| Library: | insurance |
| See also: | INSgam INSwei INSpareto INSbur |
| Quantlet: | INSlogn | |
| Description: | returns the pure risk premium for lognormal distribution of losses. |
| Usage: | y = INSlogn(b,d2,d1,c,m2,m1,mu,sigma,ind) | |
| Input: | ||
| b | n x 1 vector, deductible (in case of fixed deductible, franchise deductible or proportional deductible) | |
| d2 | n x 1 vector, maximum amount, d2>d1, of linear reduction for disappearing deductible | |
| d1 | scalar, minimum amount of linear reduction for disappearing deductible | |
| c | scalar, deductible (in case of limited proportional deductible) | |
| m2 | n x 1 vector, maximum amount, m2>m1, for limited proportional deductible | |
| m1 | scalar, minimum amount for limited proportional deductible | |
| mu | scalar, parameter mu from lognormal distribution | |
| sigma | scalar, parameter sigma from lognormal distribution | |
| ind | scalar, if ind=1, franchise deductible if ind=2, fixed amount deductible if ind=3, proportional deductible if ind=4, limited proportional deductible if ind=5, disappearing deductible | |
| Output: | ||
| y | n x 1 vector, value of the pure risk premium for lognormal distribution of losses | |
library("insurance")
library("distribs")
library("plot")
mu=18.4406 ;mu parameter in lognormal distribution
sigma=1.1348 ;sigma parameter in lognormal distribution
a=(0:100)*10000000 ;argument in payment functions
u1=INSlogn(a,0,0,0,0,0,mu,sigma,1)
u2=INSlogn(a,0,0,0,0,0,mu,sigma,2)
s1 = setmask(a/1000000~u1/1000000,"line","black")
s2=setmask(a/1000000~u2/1000000,"line","red")

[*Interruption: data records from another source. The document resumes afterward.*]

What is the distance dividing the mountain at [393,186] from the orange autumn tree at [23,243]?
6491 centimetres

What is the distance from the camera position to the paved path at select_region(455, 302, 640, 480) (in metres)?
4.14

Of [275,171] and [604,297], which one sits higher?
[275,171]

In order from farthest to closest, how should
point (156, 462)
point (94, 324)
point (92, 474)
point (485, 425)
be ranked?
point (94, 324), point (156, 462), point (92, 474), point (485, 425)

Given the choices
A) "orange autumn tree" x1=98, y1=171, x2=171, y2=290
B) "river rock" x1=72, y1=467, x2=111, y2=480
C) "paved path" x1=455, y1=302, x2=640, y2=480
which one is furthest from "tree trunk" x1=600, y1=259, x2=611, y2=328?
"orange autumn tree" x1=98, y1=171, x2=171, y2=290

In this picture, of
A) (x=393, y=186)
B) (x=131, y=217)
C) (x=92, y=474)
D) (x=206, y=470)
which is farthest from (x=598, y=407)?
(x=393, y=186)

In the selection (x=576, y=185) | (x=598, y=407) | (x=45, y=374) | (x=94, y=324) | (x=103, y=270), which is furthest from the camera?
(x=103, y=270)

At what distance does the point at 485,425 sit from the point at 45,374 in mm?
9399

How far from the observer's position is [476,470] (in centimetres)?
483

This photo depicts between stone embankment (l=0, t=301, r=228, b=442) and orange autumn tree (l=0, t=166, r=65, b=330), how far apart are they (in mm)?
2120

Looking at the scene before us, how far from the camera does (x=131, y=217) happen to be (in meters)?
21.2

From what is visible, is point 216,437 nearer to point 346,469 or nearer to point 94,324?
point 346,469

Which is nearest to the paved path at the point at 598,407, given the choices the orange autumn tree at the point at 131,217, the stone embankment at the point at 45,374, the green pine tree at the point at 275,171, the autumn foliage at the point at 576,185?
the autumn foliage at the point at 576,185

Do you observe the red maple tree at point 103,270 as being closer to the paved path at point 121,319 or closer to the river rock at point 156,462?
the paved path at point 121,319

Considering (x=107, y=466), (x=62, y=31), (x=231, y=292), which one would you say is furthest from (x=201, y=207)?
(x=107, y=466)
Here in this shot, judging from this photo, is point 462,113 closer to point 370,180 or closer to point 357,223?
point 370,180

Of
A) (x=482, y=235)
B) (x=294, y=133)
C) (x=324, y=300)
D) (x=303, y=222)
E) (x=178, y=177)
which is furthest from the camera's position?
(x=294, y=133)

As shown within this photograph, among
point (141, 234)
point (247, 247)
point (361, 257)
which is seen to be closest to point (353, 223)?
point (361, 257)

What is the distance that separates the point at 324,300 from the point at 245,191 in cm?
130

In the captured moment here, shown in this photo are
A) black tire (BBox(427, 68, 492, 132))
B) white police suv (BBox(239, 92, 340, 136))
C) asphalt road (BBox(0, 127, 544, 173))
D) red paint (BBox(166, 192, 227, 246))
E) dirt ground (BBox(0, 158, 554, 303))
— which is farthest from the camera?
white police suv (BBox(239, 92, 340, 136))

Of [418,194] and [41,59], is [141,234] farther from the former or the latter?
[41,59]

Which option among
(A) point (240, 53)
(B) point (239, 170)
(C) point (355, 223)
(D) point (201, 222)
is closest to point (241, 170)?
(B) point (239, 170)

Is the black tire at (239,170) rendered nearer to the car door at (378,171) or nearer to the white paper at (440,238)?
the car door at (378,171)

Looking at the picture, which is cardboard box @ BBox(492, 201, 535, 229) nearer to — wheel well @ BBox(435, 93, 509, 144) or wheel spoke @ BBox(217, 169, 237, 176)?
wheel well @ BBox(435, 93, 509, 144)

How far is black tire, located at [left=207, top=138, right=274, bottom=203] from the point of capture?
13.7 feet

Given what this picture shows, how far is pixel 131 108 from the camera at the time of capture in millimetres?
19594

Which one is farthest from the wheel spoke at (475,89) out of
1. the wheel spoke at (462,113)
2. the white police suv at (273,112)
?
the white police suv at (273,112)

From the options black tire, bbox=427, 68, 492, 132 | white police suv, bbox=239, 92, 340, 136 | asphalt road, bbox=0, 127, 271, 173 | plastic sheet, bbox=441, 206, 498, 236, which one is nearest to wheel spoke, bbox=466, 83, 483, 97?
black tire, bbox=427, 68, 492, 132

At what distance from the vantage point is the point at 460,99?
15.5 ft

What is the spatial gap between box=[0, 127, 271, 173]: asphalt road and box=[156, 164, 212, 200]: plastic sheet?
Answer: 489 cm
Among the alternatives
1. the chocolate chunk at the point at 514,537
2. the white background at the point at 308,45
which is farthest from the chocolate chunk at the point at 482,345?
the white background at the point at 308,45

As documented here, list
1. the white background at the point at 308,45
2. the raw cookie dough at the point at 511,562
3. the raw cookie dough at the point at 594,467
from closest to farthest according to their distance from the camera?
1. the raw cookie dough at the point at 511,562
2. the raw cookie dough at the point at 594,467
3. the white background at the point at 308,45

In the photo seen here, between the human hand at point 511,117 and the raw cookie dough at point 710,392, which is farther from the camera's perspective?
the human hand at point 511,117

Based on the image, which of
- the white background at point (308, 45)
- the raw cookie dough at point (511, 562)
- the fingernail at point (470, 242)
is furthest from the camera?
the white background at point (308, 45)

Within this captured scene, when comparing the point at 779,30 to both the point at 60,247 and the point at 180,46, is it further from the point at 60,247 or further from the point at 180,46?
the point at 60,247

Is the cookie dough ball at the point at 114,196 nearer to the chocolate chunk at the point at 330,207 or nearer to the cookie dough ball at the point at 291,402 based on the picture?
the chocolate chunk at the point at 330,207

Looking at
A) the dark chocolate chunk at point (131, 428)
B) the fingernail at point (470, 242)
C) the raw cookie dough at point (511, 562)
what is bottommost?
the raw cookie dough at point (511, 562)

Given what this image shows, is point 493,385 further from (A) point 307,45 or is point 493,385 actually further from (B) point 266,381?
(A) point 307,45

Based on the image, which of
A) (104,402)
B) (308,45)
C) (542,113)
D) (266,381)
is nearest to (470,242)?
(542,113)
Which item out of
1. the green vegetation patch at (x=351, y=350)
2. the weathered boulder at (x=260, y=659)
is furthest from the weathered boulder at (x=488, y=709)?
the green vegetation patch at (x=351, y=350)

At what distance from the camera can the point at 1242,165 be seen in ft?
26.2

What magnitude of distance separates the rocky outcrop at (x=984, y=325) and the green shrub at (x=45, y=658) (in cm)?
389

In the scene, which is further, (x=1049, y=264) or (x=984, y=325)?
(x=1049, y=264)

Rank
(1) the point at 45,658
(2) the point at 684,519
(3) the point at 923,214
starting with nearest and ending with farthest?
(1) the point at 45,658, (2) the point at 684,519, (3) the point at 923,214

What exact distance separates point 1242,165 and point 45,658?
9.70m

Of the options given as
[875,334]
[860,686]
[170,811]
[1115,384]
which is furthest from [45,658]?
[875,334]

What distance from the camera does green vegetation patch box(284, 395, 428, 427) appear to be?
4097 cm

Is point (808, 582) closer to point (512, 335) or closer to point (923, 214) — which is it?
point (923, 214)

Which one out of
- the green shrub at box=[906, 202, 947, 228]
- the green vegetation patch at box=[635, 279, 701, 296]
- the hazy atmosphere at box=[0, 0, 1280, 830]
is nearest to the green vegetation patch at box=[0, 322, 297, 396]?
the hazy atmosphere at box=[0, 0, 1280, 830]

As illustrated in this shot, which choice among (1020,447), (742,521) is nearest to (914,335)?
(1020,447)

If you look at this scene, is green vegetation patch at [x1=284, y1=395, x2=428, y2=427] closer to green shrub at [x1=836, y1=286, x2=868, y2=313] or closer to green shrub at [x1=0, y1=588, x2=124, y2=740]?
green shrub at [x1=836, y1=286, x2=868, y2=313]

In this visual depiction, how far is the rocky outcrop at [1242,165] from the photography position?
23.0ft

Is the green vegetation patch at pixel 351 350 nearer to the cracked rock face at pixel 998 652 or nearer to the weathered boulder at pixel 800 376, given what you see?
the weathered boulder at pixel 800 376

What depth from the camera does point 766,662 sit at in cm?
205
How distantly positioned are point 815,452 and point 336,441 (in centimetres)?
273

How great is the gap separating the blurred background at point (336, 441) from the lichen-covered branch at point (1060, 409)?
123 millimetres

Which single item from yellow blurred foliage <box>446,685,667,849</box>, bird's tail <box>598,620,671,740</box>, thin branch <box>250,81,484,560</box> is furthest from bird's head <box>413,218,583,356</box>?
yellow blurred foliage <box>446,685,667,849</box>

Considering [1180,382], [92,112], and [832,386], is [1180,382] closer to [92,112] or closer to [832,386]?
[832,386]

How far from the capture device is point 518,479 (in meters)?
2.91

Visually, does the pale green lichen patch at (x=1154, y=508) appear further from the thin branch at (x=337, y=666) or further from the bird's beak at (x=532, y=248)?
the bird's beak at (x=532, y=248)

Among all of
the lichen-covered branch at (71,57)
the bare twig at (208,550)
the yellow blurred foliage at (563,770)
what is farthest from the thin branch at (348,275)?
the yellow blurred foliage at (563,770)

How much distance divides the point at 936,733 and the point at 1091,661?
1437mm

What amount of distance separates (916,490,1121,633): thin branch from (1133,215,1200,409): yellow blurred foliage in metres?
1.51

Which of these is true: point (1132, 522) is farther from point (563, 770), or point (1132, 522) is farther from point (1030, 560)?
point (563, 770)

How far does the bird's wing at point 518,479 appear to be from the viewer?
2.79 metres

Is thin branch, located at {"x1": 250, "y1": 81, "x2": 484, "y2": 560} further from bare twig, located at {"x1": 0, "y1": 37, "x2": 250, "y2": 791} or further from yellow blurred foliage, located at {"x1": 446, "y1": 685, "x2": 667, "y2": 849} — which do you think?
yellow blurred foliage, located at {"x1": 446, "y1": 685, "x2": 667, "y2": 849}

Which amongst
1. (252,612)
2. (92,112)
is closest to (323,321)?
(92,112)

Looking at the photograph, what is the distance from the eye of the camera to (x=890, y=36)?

plotdisplay = createdisplay(1,1)
show(plotdisplay,1,1,s1,s2)
setgopt(plotdisplay,1,1,"xmajor",200,"ymajor",50)
setgopt(plotdisplay,1,1,"yvalue",0|1)
setgopt(plotdisplay,1,1,"xvalue",0|1)
setgopt(plotdisplay,1,1,"border",0)
setgopt(plotdisplay,1,1, "xlabel", "Deductible(USD million)", "ylabel", " Premium(USD million)")
setgopt(plotdisplay,1,1,"title","Pure Risk Premium - lognormal")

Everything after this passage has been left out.